Task to carry out: Reproduce every line of the listing below word for word, with no changes.

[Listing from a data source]
################
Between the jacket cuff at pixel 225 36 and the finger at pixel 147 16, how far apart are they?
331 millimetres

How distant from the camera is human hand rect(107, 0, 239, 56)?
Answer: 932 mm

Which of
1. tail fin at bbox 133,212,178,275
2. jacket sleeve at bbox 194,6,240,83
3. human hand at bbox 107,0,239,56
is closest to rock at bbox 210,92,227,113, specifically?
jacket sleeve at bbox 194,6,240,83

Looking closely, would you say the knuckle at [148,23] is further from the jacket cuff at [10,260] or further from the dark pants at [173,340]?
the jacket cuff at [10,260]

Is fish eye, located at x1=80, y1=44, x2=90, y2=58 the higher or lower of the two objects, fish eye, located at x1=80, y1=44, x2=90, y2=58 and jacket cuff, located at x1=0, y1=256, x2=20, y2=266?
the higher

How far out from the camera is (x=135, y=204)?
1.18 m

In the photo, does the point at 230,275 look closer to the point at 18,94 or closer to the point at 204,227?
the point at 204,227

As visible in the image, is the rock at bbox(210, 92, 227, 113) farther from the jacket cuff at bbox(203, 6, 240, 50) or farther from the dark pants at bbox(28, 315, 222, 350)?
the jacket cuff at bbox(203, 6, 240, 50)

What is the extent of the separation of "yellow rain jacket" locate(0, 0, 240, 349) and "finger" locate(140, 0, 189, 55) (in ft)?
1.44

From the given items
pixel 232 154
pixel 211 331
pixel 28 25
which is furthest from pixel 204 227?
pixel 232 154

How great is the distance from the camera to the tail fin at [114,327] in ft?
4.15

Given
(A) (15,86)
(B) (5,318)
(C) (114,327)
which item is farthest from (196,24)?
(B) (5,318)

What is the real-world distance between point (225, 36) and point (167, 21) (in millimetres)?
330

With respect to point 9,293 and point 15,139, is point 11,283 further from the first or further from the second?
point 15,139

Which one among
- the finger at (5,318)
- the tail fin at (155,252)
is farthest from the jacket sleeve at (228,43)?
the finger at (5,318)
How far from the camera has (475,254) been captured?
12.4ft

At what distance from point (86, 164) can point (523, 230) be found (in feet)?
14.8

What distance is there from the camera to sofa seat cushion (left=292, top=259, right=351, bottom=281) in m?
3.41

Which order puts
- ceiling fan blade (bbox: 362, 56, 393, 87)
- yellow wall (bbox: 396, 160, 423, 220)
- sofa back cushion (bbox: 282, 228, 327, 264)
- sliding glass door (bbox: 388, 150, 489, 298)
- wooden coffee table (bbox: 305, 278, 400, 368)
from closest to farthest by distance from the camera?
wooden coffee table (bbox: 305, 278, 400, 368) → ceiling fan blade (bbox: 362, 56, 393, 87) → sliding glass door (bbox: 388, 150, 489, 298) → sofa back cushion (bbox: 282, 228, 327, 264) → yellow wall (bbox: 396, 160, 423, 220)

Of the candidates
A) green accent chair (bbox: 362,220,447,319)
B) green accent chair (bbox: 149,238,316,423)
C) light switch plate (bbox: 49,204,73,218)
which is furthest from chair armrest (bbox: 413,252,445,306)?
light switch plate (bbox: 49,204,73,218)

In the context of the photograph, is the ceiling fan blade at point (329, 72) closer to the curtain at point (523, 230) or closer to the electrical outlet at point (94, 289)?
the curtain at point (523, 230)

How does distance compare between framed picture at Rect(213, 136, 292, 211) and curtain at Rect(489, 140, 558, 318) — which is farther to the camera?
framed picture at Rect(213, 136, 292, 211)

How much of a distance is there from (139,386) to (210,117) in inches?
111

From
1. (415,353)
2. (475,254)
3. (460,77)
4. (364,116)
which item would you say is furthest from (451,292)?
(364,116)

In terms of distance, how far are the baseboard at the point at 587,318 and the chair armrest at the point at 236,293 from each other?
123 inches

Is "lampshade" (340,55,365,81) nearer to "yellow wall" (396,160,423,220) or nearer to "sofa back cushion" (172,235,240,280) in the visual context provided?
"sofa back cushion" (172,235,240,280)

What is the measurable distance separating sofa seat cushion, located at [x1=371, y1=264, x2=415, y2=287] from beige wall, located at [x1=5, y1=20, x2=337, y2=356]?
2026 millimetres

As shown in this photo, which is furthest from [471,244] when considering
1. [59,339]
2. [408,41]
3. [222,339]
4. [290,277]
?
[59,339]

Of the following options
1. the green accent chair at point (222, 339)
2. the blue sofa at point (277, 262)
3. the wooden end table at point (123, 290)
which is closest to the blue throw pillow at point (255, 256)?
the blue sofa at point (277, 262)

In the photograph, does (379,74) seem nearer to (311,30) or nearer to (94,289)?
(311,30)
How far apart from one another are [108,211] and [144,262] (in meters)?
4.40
################
The completed task:
Between the jacket cuff at pixel 225 36 and the finger at pixel 147 16, how far apart are they?
331 millimetres

How distant from the camera is human hand rect(107, 0, 239, 56)?
Answer: 932 mm

Which of
1. tail fin at bbox 133,212,178,275
2. jacket sleeve at bbox 194,6,240,83
3. human hand at bbox 107,0,239,56
is closest to rock at bbox 210,92,227,113, specifically?
jacket sleeve at bbox 194,6,240,83

Looking closely, would you say the knuckle at [148,23] is further from the jacket cuff at [10,260] or further from the dark pants at [173,340]?
the jacket cuff at [10,260]

Is fish eye, located at x1=80, y1=44, x2=90, y2=58 the higher or lower of the two objects, fish eye, located at x1=80, y1=44, x2=90, y2=58 and jacket cuff, located at x1=0, y1=256, x2=20, y2=266?
the higher

How far out from the camera is (x=135, y=204)?
1.18 m

In the photo, does the point at 230,275 look closer to the point at 18,94 or closer to the point at 204,227?
the point at 204,227

As visible in the image, is the rock at bbox(210, 92, 227, 113) farther from the jacket cuff at bbox(203, 6, 240, 50) or farther from the dark pants at bbox(28, 315, 222, 350)?
the jacket cuff at bbox(203, 6, 240, 50)

What is the extent of the separation of "yellow rain jacket" locate(0, 0, 240, 349) and "finger" locate(140, 0, 189, 55) (in ft)?
1.44

From the given items
pixel 232 154
pixel 211 331
pixel 28 25
which is furthest from pixel 204 227?
pixel 232 154

How great is the distance from the camera to the tail fin at [114,327] in ft?
4.15

Given
(A) (15,86)
(B) (5,318)
(C) (114,327)
which item is farthest from (196,24)?
(B) (5,318)

What is the real-world distance between point (225, 36) and point (167, 21) (in millimetres)?
330

With respect to point 9,293 and point 15,139, is point 11,283 further from the first or further from the second?
point 15,139

Which one among
- the finger at (5,318)
- the tail fin at (155,252)
is farthest from the jacket sleeve at (228,43)?
the finger at (5,318)
How far from the camera has (475,254) been captured?
12.4ft

At what distance from point (86, 164) can point (523, 230) be found (in feet)?
14.8

What distance is there from the camera to sofa seat cushion (left=292, top=259, right=351, bottom=281) in m?
3.41

Which order puts
- ceiling fan blade (bbox: 362, 56, 393, 87)
- yellow wall (bbox: 396, 160, 423, 220)
- sofa back cushion (bbox: 282, 228, 327, 264)
- sliding glass door (bbox: 388, 150, 489, 298)
- wooden coffee table (bbox: 305, 278, 400, 368)
from closest to farthest by distance from the camera?
wooden coffee table (bbox: 305, 278, 400, 368) → ceiling fan blade (bbox: 362, 56, 393, 87) → sliding glass door (bbox: 388, 150, 489, 298) → sofa back cushion (bbox: 282, 228, 327, 264) → yellow wall (bbox: 396, 160, 423, 220)

Of the candidates
A) green accent chair (bbox: 362,220,447,319)
B) green accent chair (bbox: 149,238,316,423)
C) light switch plate (bbox: 49,204,73,218)
which is furthest from chair armrest (bbox: 413,252,445,306)?
light switch plate (bbox: 49,204,73,218)

In the context of the photograph, is the ceiling fan blade at point (329, 72) closer to the curtain at point (523, 230) or closer to the electrical outlet at point (94, 289)?
the curtain at point (523, 230)

How does distance compare between framed picture at Rect(213, 136, 292, 211) and curtain at Rect(489, 140, 558, 318) — which is farther to the camera?
framed picture at Rect(213, 136, 292, 211)

How much of a distance is there from (139,386) to (210,117) in inches?
111

From
1. (415,353)
2. (475,254)
3. (460,77)
4. (364,116)
which item would you say is furthest from (451,292)?
(364,116)

In terms of distance, how far are the baseboard at the point at 587,318 and the chair armrest at the point at 236,293 from each other?
123 inches

Is "lampshade" (340,55,365,81) nearer to "yellow wall" (396,160,423,220) or nearer to "sofa back cushion" (172,235,240,280) in the visual context provided?
"sofa back cushion" (172,235,240,280)

What is the measurable distance separating sofa seat cushion, located at [x1=371, y1=264, x2=415, y2=287] from beige wall, located at [x1=5, y1=20, x2=337, y2=356]?
2026 millimetres

As shown in this photo, which is furthest from [471,244] when considering
1. [59,339]
2. [408,41]
3. [222,339]
4. [290,277]
?
[59,339]

Of the following options
1. the green accent chair at point (222, 339)
2. the blue sofa at point (277, 262)
3. the wooden end table at point (123, 290)
which is closest to the blue throw pillow at point (255, 256)?
the blue sofa at point (277, 262)

In the photograph, does (379,74) seem nearer to (311,30) or nearer to (94,289)?
(311,30)
How far apart from one another are [108,211] and [144,262] (in meters)?
4.40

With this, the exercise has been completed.